# Windows 98 screensavers



## Doc 43 (Jul 24, 2004)

On my computer now I have windows xp. Can I install windows 98 screensavers from my old copy of 98 onto xp operating system. If so how do I find the files to download as I'm not sure what they're called.


----------



## i hate ram (Jul 28, 2003)

welcome to tsg, doc! 

do you still have a copy of 98? if so, go into the system (or system32 folder, im not totally sure for 98.) and copy the screensaver files from the folder, and put them on a removable media, i think a floppy might do the trick. then go into the my computer >>> c >>> windows >>> system32, and just drop em in there... it might work, but im not entirely sure.

next time, try posting in the windows 95/98 forum or the nt/2000/xp forum. i know its your first time, and sometimes hard to navigate... welcome to the site 

and dont worry about it.. there are plenty of people who have been here for years who still make huge mistakes


----------



## Doc 43 (Jul 24, 2004)

Thank You sir will try to see what happens. Windowes 98 has an aquarium screensaver that my grandchildren love to see.


----------



## i hate ram (Jul 28, 2003)

lol im glad to be of service!


----------



## Doc 43 (Jul 24, 2004)

How can I move this post to Windows 95/95/ME forum. Not sure how to do this need more advise before crashing my system.


----------



## GoneForNow (Jul 22, 2001)

I've requestd that it be moved.


----------



## Doc 43 (Jul 24, 2004)

Thank You very much. :up:


----------



## Doc 43 (Jul 24, 2004)

Did what "I Hate Ram" posted and copied scrnsave.scr file but nothing will open. Is this file compatabile at all with XP. The file is 10kb. I think that must be really small for a screensaver file.


----------



## i hate ram (Jul 28, 2003)

you should have screensaver files in your system32 folder. they should all be individually named, corresponding with the name of the screensaver. i picked a screensaver at random, and the filesize is 18.5 KB (18,944 bytes). maybe just putting them on a cd... hmm.. im not sure. i think if you find the screensaver file youre looking for, then you can put it on a cd or something and put it in the system32 folder on xp.


----------



## brindle (Jun 14, 2002)

RAM
my 98se screensaver files are in the system folder, maybe they are not in the same folder for XP


----------



## i hate ram (Jul 28, 2003)

ok, i suppose theyre in c>>windows>>>system for 98, but in xp, they are in the system32 folder.


----------

§ **COLLECTED DATA**:
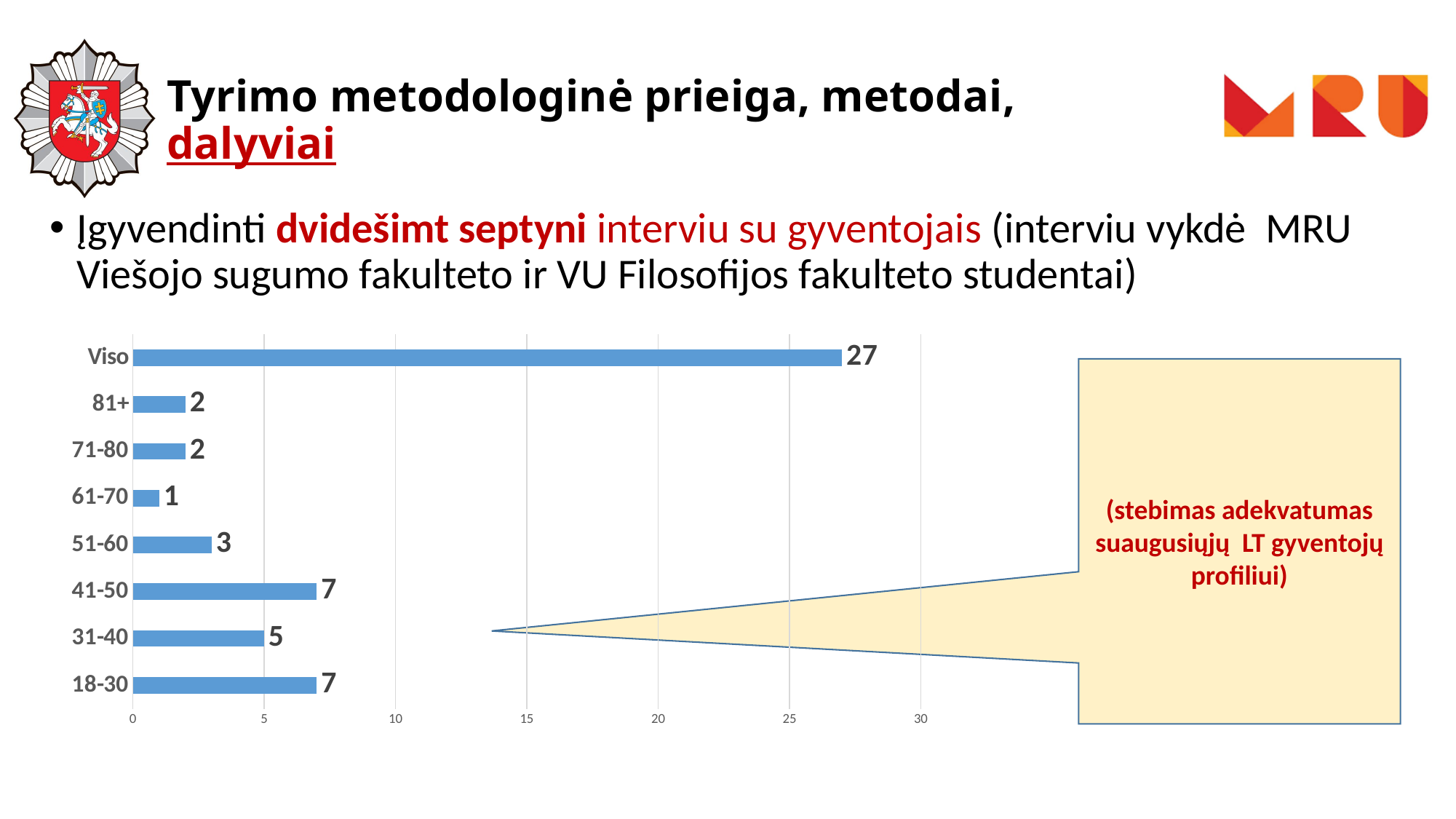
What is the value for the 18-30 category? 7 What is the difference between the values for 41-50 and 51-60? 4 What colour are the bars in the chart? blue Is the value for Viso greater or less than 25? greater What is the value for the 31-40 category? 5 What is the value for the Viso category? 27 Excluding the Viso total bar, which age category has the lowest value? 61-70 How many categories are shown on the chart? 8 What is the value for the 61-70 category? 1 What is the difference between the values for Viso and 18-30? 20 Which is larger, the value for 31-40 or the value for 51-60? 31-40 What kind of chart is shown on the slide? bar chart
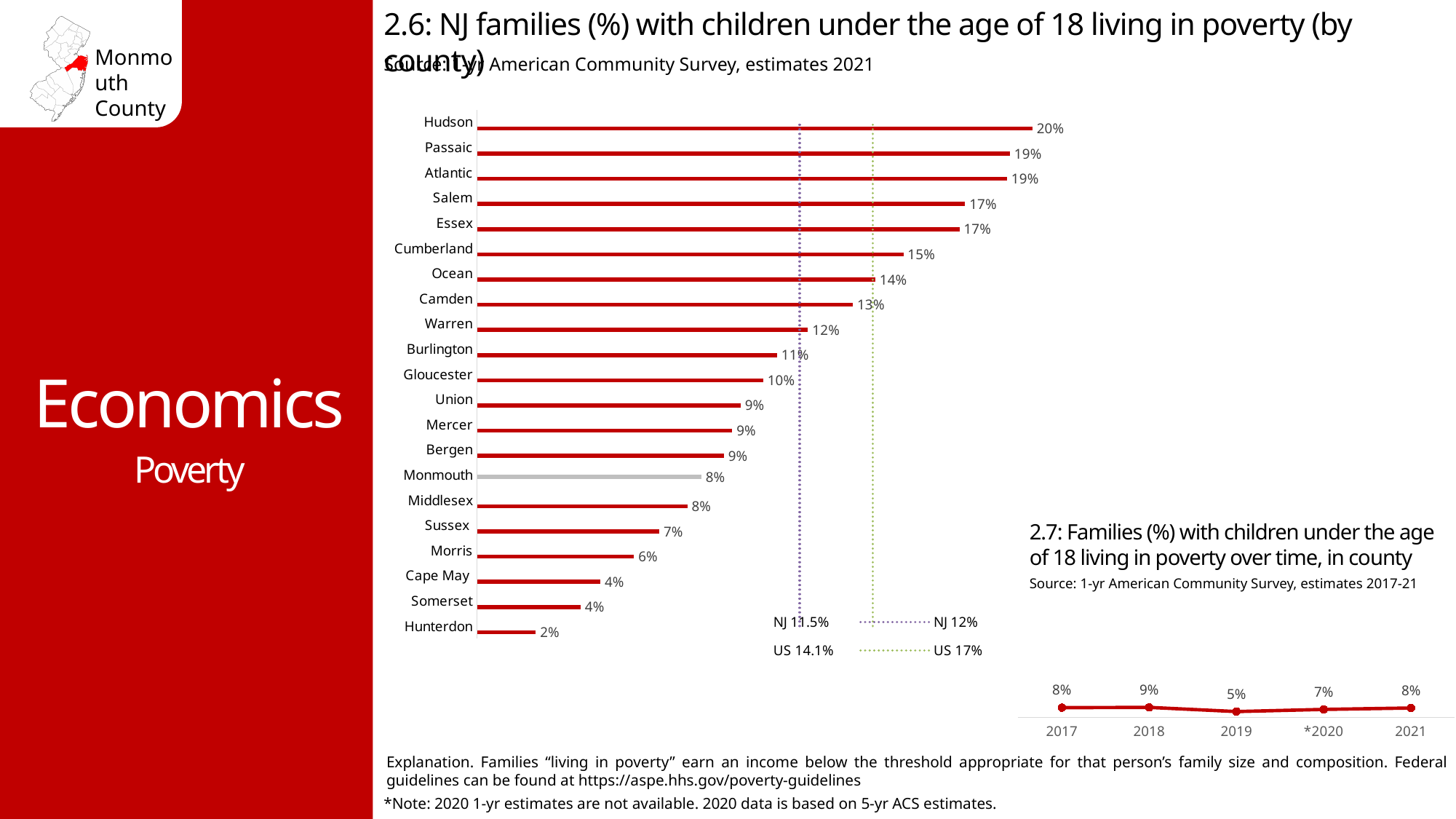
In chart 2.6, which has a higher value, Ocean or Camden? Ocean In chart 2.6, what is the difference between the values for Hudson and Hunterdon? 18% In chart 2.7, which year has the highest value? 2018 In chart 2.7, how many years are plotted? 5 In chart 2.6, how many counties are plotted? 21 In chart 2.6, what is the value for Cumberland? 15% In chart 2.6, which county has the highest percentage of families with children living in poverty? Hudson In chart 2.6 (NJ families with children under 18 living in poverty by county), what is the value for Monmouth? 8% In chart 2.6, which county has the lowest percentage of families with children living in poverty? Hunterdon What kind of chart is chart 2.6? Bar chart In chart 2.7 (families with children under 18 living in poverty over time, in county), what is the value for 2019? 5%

§ **TASK INSTRUCTIONS**:
1. From the forum thread on Windows 98 screensavers above, return the stretch from "## brindle (Jun" through "the system32 folder.".
2. In the forum thread on Windows 98 screensavers, what reason does Doc 43 give for wanting a Windows 98 screensaver on the XP computer?

§ **SOLVED PROBLEMS**:
1.
## brindle (Jun 14, 2002)

RAM
my 98se screensaver files are in the system folder, maybe they are not in the same folder for XP


----------



## i hate ram (Jul 28, 2003)

ok, i suppose theyre in c>>windows>>>system for 98, but in xp, they are in the system32 folder.

2. Windows 98 has an aquarium screensaver that Doc 43's grandchildren love to see.